The first of the quartet of stories, Horseman drills down into two episodes in the professional life of academic Janet Moore, who is married with husband and son. In flashback, we learn of her painful meeting – or `conference’ in jargon - ten years earlier with a rising star in literature studies, one Marcus Bellamy. Aware of his radical whiff and the inevitable popularity of his course among students, Bellamy is smugly self-assured and Janet is an impecunious postgraduate/teaching assistant. Bellamy, in the interests of helping her find her own authorial voice, is unusually harsh in his judgement of her submitted essay. "Oh you’ll succeed just fine, " he told her, waving that concern aside. "You’ll just never be any good."
The effect of his remarks appears to have stayed with the lecturer - is she paranoid and insecure; too conscious about how she appears, or about how she may be judged because of the encounter? Russo is too subtle a writer to answer that one. A decade on, the shoe is on the other foot in any case, and Janet is dealing with the essay submitted to her by a veritable chancer - she knows the male student’s essay has involved plagiarism, because she has located the original essay on file.
Yet somehow her feat of detection appears a Pyrrhic victory and her husband, she discovers, cheated in like manner.
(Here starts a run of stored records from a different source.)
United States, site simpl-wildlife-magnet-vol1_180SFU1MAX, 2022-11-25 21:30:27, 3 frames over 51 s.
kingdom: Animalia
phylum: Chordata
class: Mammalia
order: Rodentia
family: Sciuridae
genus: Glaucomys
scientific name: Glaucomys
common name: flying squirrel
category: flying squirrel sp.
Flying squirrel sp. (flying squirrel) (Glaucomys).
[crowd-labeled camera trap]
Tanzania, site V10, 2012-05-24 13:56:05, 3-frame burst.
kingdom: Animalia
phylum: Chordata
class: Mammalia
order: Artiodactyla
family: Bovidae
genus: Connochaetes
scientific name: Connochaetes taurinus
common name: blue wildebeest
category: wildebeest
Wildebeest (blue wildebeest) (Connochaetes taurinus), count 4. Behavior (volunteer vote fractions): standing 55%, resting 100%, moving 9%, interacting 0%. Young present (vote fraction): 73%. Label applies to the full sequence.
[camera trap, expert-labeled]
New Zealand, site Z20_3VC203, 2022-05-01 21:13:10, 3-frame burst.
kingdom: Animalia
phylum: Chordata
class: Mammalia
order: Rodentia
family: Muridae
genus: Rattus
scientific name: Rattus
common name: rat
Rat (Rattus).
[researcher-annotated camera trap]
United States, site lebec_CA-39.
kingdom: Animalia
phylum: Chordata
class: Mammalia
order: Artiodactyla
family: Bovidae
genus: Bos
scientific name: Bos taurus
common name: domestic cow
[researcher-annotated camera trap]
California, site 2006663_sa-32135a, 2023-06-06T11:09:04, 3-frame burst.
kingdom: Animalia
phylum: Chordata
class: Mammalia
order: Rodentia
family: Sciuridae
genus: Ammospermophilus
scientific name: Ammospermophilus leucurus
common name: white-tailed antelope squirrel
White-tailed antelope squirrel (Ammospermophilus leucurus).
Juxtaposing the two unrelated incidents, ten years apart, to fascinating effect, Horseman is an absorbing 36-page parable which in the end might not be about much more than the evil of beating yourself up needlessly.
Running to 96 pages, Voice is a much longer story, practically a novella, charting the activities of a small group of cultural tourists from Massachusetts who are attending the Venice Biennale. Among them are two brothers in their sixties, Julian and Nate, who bear different scars from their boyhood. Their father had fled, and their alcoholic mother almost died when the house burned down because of her carelessness with a lit cigarette. Clever and learned, nuanced and sensitive, Voice is addictive in its fidelity to foibles and peculiarities that most of us will recognise.
In Milton and Marcus, a novelist in a dry spell tries to revive his screenwriting career. The story is a quiet masterpiece, somehow surpassing the others, so good that even F Scott Fitzgerald might marvel, while seeing his own stout influence.
In the story Intervention, a real estate agent deals with an alarming medical prognosis while getting along with the job. The 243-page collection is reminiscent at times of the stories of Richard Ford and like much of early Ford material, Russo has also charted blue-collar America. Top-notch stuff.